Text: Edgar Allan Poe, “Dreams” (Text-04), “Wilmer” manuscript collection, about 1828



Oh! that my young life were a lasting dream!

My spirit not awak’ning, till the beam

Of an Eternity should bring the morrow:

Yes! tho’ that long dream were of hopeless sorrow,

’Twere better than the dull reality

Of waking life to him whose heart shall be,

And hath been ever, on the chilly earth,

A chaos of deep passion from his birth!

But should it be — that dream eternally

Continuing — as dreams have been to me

In my young boyhood — should it thus be given,

’Twere folly still to hope for higher Heaven!

For I have revell’d, when the sun was bright

In the summer sky; in dreamy fields of light,

And left unheedingly my very heart

In climes of mine imagining — apart

From mine own home, with beings that have been

Of mine own thought — what more could I have seen?
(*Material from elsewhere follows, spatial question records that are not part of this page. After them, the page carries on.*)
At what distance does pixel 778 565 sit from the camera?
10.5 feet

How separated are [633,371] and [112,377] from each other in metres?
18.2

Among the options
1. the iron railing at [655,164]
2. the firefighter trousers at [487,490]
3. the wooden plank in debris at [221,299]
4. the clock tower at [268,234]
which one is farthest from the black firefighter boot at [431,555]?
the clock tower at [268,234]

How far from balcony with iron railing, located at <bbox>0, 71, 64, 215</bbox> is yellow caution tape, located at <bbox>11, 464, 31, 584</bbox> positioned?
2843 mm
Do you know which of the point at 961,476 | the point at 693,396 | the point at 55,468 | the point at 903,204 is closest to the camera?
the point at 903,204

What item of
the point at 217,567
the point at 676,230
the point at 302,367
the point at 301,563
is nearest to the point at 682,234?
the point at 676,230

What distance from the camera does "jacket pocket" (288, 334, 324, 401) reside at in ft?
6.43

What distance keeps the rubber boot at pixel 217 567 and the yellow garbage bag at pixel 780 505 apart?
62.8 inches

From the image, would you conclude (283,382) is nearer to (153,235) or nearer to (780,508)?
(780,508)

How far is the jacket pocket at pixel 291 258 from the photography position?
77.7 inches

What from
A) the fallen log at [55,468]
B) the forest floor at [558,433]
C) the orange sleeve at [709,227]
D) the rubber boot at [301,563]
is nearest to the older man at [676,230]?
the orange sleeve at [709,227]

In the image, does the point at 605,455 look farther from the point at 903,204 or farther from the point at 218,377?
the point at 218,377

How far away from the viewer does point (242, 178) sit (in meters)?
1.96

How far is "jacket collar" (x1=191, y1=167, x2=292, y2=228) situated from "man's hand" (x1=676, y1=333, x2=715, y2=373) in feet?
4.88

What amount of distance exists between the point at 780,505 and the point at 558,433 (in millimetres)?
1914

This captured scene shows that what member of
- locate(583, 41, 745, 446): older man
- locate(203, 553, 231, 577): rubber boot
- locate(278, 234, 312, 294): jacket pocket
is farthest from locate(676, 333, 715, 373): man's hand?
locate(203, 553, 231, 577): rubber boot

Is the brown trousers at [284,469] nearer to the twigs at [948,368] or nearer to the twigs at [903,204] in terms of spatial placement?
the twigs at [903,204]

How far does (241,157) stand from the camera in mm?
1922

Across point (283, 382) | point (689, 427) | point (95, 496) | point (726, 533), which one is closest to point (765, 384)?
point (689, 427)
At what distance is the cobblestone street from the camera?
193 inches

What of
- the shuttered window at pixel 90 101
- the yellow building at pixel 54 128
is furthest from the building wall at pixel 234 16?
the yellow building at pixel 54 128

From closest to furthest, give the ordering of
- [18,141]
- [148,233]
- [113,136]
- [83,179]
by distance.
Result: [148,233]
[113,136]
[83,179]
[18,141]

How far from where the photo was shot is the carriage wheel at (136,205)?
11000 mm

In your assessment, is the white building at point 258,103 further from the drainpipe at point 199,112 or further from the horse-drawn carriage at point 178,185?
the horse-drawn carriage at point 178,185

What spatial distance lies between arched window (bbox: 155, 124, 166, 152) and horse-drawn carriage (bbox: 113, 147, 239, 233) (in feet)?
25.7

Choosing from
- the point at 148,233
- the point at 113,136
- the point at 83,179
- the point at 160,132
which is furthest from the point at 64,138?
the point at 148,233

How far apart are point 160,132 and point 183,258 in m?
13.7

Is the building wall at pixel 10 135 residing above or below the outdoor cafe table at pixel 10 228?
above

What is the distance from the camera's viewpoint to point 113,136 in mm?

’Twas once & only once & the wild hour

From my rememberance shall not pass — some power

Or spell had bound me — ’twas the chilly wind

Came o’er me in the night & left behind

Its image on my spirit, or the moon

Shone on my slumbers in her lofty noon

Too coldly — or the stars — howe’er it was

That dream was as that night wind — let it pass.

I have been happy — tho’ but in a dream

I have been happy — & I love the theme —

Dreams! in their vivid colouring of life —

As in that fleeting, shadowy, misty strife

Of semblance with reality which brings

To the delirious eye more lovely things

Of Paradise & Love — & all our own!

Than young Hope in his sunniest hour hath known.



This manuscript was one of a small collection that Poe apparently gave to his Baltimore friend Lambert A. Wilmer.


[S:1 - MS, 1828 (W&S, 1895, 10:228-229)] - Edgar Allan Poe Society of Baltimore - Works - Poems - Dreams (Text-04)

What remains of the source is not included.